Noch im Juli hatte die Weko angekündigt, die Spitalfusion «vertieft» zu prüfen, weil sie «Anhaltspunkte für eine Begründung oder Verstärkung einer marktbeherrschenden Stellung» sah. Nach der Prüfung geht die Weko nun zwar von einer «starken Marktposition» der Spitalgruppe aus, sieht den Wettbewerb aber nicht in Gefahr.

So seien die gesetzlichen Voraussetzungen für eine Intervention der Wettbewerbshüter nicht erfüllt. Aus kartellrechtlicher Sicht stünden der Spitalfusion «in der gemeldeten Form» keine Hindernisse mehr im Weg. Im Fokus waren insbesondere die akutstationären Spitaldienstleistungen im Grund- und Zusatzversicherungsbereich.

Vernehmlassung läuft

Die beiden Gesundheitsdirektoren hatten am 3. Juli die Staatsverträge der beiden Basel präsentiert, die rechtliche und finanzielle Punkte der Spitalfusion klären. Der Baselbieter Gesundheitsdirektor Thomas Weber hatte versprochen, dass die beiden Kantone ihre eigenen Spitäler nicht unzulässig bevorzugen würden.

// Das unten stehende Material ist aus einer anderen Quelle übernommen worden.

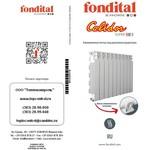Радиатор алюминиевый Calidor Super B4 500/100, пр-во FONDITAL S.p.A, Италия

Operativ loslegen soll die seit gut zwei Jahren geplante gemeinsame Spitalgruppe, der weitere Partner beitreten können sollen, am 1. Januar 2020. Das Grossprojekt hat noch einige Schritte vor sich, darunter ein GAV für das Personal in beiden Kantonen und – je nach Ausgang der Parlamentsdebatten – voraussichtlich Urnengänge 2018.

Die im Juli gestartete Vernehmlassung läuft noch bis am 3. Oktober; Widerstände sind bereits laut geworden. Im Vorjahr war der erhoffte Synergiegewinn der Spitalfusion auf «mindestens 70 Millionen Franken jährlich» beziffert worden – bei einem kumulierten Umsatz von rund anderthalb Milliarden. (sda)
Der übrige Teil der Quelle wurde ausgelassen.